Mein Flug führt nicht in die Karibik, sondern von Berlin nach Wien. Und gäbe es diesen, so wäre ich eher im "Family-only" Bereich gelandet. Aber: Alles ist gut, alles lächelt. Bis das Flugzeug startet: Dann geht wie auf Kommando das erste Baby in den Schreimodus.

Und die ersten Augenbrauen ziehen sich genervt hoch.

 

 

Auch ich bin mit Kindern geflogen. Und ich kann die Blicke der Mütter - mittlerweile ist Baby Nummer zwei in das Geschrei eingestiegen - verstehen. Angstvoll ist man, sich der Störung bewusst, man versucht alles zur Beruhigung zu tun - und erreicht doch die Grenzen seiner Macht.

Wie reagieren die Väter?

Interessiert bemerke ich, dass mich Geschrei der fremden Kinder wesentlich weniger stresst, als früher das der eigenen. Entwicklungspsychologisch macht das Sinn. Säuglinge machen ihre Bedürfnisse der Umgebung lautstark kund. Und wir sind darauf programmiert, das nicht einfach entspannt auszuhalten, sondern nach dem Kind zu schauen: Was fehlt ihm? Was braucht es? Wie kann man das Schreien beenden?
So, und nur so, stellt die Natur sicher, dass menschlicher Nachwuchs überlebt. Leider sind die Schreie freilich unspezifisch: Denn was das Kind genau braucht, um wieder zur Ruhe zu kommen? Nicht immer leicht zu erraten.

Die Mütter neben mir tun, was sie können: Stillen, schaukeln, singen und - aber nur in einem Fall - wird das Handy gezückt. Zu sehen, wie die Väter reagieren, ist ebenfalls interessant: Einer beschäftigt das große Geschwisterkind (das tausend technische, ziemlich interessante Fragen zu Aerodynamik hat). Der zweite wedelt intensiv mit einem gelben Plüschtier vor dem Gesicht seines Sohnes. Das stresst mich fast mehr als das Schreien. Der dritte kauft sich in aller Seelenruhe einen Kaffee.
Das hippe Paar im teuer aussehenden Hip-Hop Look samt infantiler Kappe - ich unterstelle ihnen trotz jugendlichem Outfit 50 Jahre - schaut gequält und richtet sich die Kopfhörer. Die Stewards lächeln ihr Dauerlächeln.

Nach dem Schreien kommt die Ruhe.
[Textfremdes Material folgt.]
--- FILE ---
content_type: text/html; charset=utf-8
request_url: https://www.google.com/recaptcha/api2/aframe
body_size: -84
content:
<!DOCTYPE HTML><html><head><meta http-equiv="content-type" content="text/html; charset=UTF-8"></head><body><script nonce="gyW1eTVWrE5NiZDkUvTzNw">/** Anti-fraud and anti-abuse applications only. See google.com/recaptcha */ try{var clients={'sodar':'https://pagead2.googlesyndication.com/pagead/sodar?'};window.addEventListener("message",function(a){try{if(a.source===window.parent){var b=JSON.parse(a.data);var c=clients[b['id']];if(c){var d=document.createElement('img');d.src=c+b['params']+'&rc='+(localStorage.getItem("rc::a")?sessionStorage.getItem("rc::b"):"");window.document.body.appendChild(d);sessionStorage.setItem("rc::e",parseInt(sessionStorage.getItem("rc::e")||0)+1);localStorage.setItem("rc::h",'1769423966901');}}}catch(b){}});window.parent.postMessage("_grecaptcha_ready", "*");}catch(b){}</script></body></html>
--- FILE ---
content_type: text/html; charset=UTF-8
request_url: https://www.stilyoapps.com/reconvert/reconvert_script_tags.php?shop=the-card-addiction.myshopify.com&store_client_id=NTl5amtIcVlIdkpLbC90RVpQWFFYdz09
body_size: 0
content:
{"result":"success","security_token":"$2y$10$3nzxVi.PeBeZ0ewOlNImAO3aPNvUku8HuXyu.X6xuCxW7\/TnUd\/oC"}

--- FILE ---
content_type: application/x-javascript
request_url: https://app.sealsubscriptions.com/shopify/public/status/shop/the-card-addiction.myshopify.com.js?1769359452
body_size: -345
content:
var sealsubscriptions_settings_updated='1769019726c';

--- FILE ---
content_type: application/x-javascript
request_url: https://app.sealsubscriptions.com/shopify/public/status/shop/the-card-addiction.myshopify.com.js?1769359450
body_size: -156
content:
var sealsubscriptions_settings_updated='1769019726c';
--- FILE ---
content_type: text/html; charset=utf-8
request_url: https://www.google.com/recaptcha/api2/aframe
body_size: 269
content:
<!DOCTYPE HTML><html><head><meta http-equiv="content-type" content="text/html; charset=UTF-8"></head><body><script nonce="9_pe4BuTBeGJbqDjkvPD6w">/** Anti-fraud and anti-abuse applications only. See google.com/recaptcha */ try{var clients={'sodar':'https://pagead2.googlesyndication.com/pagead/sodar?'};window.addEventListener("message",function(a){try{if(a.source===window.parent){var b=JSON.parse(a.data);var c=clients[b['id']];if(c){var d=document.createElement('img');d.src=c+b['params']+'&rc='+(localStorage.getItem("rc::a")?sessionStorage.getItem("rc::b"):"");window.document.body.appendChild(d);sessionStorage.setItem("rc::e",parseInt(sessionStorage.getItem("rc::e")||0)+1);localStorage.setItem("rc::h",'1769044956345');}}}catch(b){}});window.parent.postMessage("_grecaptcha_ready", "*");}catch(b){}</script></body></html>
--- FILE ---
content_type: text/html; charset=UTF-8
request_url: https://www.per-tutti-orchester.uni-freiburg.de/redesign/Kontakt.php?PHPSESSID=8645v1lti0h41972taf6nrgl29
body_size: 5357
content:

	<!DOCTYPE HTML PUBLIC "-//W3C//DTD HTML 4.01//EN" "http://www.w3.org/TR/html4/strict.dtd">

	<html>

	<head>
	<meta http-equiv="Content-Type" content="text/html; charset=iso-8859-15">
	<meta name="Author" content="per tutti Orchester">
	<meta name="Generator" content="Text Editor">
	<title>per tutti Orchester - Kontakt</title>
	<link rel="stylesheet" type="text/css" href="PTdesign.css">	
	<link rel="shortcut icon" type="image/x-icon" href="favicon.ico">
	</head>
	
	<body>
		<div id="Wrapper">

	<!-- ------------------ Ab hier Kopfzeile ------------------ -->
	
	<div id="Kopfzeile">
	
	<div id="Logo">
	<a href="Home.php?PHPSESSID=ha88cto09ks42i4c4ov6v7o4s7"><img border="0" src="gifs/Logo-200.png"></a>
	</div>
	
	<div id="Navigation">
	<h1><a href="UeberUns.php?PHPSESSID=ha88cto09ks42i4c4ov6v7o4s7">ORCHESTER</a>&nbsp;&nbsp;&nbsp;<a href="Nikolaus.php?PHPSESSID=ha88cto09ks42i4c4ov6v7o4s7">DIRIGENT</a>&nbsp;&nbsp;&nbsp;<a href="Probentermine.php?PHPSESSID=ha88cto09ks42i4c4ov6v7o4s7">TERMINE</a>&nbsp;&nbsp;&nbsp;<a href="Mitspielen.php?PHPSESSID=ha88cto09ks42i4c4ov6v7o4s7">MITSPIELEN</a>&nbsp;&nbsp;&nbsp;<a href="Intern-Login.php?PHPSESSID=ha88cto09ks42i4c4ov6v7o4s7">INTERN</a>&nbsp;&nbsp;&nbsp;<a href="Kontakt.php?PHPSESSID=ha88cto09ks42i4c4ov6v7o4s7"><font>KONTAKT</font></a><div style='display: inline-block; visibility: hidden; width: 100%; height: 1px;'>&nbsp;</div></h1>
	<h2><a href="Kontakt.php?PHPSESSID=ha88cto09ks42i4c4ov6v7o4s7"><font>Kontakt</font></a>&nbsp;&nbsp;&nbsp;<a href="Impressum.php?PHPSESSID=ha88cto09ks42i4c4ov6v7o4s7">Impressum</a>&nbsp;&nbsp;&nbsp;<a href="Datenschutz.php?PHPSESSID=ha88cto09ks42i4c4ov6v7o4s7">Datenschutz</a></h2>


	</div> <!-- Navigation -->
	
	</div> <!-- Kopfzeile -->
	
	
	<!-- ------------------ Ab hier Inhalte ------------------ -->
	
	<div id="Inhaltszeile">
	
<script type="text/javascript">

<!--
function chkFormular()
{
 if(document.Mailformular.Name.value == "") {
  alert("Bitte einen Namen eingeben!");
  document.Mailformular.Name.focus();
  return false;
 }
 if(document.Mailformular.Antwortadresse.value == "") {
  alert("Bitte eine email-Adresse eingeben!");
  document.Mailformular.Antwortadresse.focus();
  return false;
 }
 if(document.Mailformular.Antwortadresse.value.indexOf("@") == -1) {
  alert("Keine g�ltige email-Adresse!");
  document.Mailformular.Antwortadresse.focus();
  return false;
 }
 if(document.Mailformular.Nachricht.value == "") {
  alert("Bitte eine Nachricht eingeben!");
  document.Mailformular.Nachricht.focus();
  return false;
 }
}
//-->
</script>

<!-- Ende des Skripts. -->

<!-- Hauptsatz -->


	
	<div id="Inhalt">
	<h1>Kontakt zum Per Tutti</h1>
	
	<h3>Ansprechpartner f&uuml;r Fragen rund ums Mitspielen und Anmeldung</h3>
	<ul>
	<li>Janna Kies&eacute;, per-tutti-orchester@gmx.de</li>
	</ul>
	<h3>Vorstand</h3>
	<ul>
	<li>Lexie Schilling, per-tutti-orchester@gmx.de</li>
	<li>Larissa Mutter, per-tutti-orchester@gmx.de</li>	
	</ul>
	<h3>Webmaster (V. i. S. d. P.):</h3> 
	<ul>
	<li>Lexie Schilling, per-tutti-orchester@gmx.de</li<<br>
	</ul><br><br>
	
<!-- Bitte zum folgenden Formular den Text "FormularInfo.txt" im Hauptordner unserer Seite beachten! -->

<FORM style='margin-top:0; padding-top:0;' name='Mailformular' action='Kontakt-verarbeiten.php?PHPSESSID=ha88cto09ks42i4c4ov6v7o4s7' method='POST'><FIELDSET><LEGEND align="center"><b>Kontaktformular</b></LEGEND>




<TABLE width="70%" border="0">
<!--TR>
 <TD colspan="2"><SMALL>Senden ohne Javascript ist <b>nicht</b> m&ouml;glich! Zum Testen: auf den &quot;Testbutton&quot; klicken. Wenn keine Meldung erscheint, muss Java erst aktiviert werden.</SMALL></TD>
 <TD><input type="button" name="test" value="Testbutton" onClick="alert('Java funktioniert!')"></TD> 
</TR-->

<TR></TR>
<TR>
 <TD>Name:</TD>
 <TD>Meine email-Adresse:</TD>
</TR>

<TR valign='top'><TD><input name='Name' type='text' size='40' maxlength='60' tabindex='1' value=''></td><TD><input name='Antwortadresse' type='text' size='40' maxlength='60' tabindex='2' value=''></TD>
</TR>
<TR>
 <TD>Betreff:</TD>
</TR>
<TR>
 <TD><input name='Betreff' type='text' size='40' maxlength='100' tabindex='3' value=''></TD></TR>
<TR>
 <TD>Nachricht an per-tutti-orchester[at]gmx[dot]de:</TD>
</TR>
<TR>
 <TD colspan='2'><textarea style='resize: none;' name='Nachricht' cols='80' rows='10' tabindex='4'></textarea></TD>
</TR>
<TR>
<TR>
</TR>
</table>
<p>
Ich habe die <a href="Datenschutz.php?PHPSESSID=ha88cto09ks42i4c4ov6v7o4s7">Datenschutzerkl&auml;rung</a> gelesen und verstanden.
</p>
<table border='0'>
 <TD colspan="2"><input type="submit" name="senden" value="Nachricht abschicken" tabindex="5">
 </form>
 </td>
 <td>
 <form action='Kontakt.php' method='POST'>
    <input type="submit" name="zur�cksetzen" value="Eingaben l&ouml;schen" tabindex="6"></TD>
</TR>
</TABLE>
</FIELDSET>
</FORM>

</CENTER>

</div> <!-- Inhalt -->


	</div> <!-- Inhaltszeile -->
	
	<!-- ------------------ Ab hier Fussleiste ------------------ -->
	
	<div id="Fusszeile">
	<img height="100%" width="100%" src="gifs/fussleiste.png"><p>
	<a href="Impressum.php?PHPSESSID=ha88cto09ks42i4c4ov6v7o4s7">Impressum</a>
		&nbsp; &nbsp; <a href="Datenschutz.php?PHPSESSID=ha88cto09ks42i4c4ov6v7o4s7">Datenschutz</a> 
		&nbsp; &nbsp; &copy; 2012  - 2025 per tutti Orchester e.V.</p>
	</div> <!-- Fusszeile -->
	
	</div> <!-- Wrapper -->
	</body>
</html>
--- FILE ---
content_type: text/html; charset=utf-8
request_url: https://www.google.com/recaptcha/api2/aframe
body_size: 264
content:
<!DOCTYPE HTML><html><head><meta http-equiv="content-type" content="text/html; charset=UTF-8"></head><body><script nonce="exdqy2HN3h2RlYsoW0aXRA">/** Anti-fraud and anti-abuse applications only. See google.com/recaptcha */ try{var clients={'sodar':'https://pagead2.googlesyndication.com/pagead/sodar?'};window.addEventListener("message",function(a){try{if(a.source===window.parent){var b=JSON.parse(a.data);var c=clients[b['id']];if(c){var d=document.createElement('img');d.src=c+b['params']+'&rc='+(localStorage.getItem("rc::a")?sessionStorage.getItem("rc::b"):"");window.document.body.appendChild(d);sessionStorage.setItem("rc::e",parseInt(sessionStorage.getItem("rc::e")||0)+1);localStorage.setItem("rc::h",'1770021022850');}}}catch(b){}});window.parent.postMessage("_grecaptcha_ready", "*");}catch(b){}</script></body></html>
Eine Weile lang jedenfalls

Irgendwann beruhigt sich alles. Und irgendwann geht es wieder los. Ganz so, wie das Leben eben ist. Und wohl immer sein wird. Die Stunde geht vorbei, und die junge Mutter neben mir, das schlafende Kind jetzt in der Bauchtrage verpackt sagt: „Das ging doch gut!“


Einer kürzlich durchgeführten Umfrage zufolge sind fast 60 % der Erwachsenen - in diesem Fall waren die Befragten US-Amerikaner - der Meinung, dass ein kinderfreier Bereich in Flugzeugen und Zügen ein wahrer Segen wäre. Als mir das Baby über den Gang hinweg ein tiefes, ehrliches Lächeln schenkt, bin ich mir nicht ganz sicher, ob dieser kleine „Segen“ nicht das Geschrei voll und ganz aufwiegt.

Teresa Richter-Trummer ist eigentlich am liebsten mit eBike oder Vespa unterwegs - fährt Hund und Kindern zu Liebe aber gerne auch Auto und Zug. Für größere Partien darf sie sogar ans LKW-Steuer. Gerne würde sie Motorboote lenken, aber das kommt erst.